Batallas a vida o muerte en la sala de reanimación
En el Centro de Cuidados Intensivos, Hospital Central de Enfermedades Tropicales, muchos pacientes están luchando por la vida día a día. Un ejemplo típico es el caso del Sr. S.V. T, de 39 años, en Lang Son, ingresado en el hospital en estado de shock séptico e infección abdominal después de una cirugía de obstrucción intestinal sobre una base grave de varicela.
Unos 10 días antes de ser hospitalizada, la paciente experimentó dolor abdominal intenso, retención de la defecación y se sometió a una cirugía en un hospital de nivel inferior. Sin embargo, inmediatamente después de la cirugía, las ampollas características de la varicela brotaron del abdomen y luego se extendieron por todo el cuerpo. La infección empeoró, el abdomen se hinchó, el jugo digestivo se filtró a través del drenaje, lo que empeoró el pronóstico.
Cuando fue trasladado al nivel central, los índices inflamatorios del paciente se dispararon, el sistema inmunológico se debilitó gravemente. Los médicos determinaron que este era un caso particularmente complejo cuando la enfermedad infecciosa estalló simultáneamente con complicaciones quirúrgicas e infecciones sanguíneas, lo que obligó a un tratamiento combinado multidisciplinario para mantener la vida.
Otro caso es el del Sr. L.V. T, de 20 años, de Lào Cai, que fue hospitalizado tardíamente cuando el virus había atacado profundamente los órganos internos, causando insuficiencia respiratoria e insuficiencia hepática aguda sobre la base del síndrome nefrótico. El proceso de tratamiento encontró muchas dificultades, el pronóstico fue cauteloso.
El "escudo" inmunológico está vacío
El Dr. Nguyen Hong Ky, del Centro de Cuidados Intensivos, dijo que el punto en común de la mayoría de los casos graves es que nunca se han vacunado contra la varicela.
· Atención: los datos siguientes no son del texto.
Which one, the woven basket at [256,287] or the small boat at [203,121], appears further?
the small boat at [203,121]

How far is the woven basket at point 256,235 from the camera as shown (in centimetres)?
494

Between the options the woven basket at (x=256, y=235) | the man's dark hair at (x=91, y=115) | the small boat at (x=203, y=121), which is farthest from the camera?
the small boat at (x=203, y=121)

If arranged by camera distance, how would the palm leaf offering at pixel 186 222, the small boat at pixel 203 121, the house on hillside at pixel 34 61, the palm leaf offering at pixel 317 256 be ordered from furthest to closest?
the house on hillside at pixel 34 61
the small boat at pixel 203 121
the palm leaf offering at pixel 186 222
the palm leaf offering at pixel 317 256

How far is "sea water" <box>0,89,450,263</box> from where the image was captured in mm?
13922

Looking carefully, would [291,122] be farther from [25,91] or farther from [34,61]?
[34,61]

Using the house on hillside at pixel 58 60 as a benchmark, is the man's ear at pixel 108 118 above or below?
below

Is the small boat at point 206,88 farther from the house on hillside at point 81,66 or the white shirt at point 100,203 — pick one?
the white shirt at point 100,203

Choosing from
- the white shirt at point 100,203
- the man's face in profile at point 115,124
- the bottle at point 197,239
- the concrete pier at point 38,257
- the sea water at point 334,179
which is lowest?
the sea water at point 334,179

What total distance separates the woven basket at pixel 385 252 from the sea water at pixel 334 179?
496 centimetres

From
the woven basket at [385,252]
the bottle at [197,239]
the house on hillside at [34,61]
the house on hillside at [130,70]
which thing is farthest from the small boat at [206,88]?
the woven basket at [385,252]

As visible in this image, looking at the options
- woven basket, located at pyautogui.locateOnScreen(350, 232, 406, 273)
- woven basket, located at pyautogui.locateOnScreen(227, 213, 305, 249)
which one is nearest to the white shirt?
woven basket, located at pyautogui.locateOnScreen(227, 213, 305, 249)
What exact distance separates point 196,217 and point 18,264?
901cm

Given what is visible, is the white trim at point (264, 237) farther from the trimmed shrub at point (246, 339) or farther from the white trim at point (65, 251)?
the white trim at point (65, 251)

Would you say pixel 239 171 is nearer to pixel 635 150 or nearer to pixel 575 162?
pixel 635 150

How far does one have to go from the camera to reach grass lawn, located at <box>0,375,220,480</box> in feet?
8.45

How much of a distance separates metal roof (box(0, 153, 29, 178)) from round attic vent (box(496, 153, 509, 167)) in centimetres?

La falta de un "escudo" inmunológico hace que el virus Varicella-Zoster ataque fácilmente, especialmente en personas con resistencia débil o que están usando inmunosupresores.
En comparación con los niños, la varicela en adultos suele progresar más gravemente con síntomas de fiebre alta, dolor en todo el cuerpo y alto riesgo de complicaciones como neumonía aguda progresiva (ARDS), encefalitis o sepsis.
No solo eso, la negligencia en el cuidado en casa también contribuye a que la enfermedad se agrave. Muchas personas todavía evitan bañarse, evitan el viento extremadamente, se aplican hojas o usan medicamentos que contienen corticosteroides sin receta. Estos errores crean involuntariamente condiciones para que las bacterias entren a través de ampollas rotas, lo que lleva a infecciones sanguíneas e insuficiencia multiorgánica.
Los expertos advierten que las personas no deben tomar a la ligera los signos iniciales como fiebre, fatiga o ampollas en la piel. Cuando aparezcan síntomas sospechosos, deben acudir a un centro médico para ser diagnosticados y tratados a tiempo, evitando aplicar arbitrariamente métodos populares no verificados.
Además de mantener la higiene corporal limpia y seca para limitar las infecciones secundarias, la vacunación sigue siendo la medida más eficaz y proactiva para prevenir la enfermedad.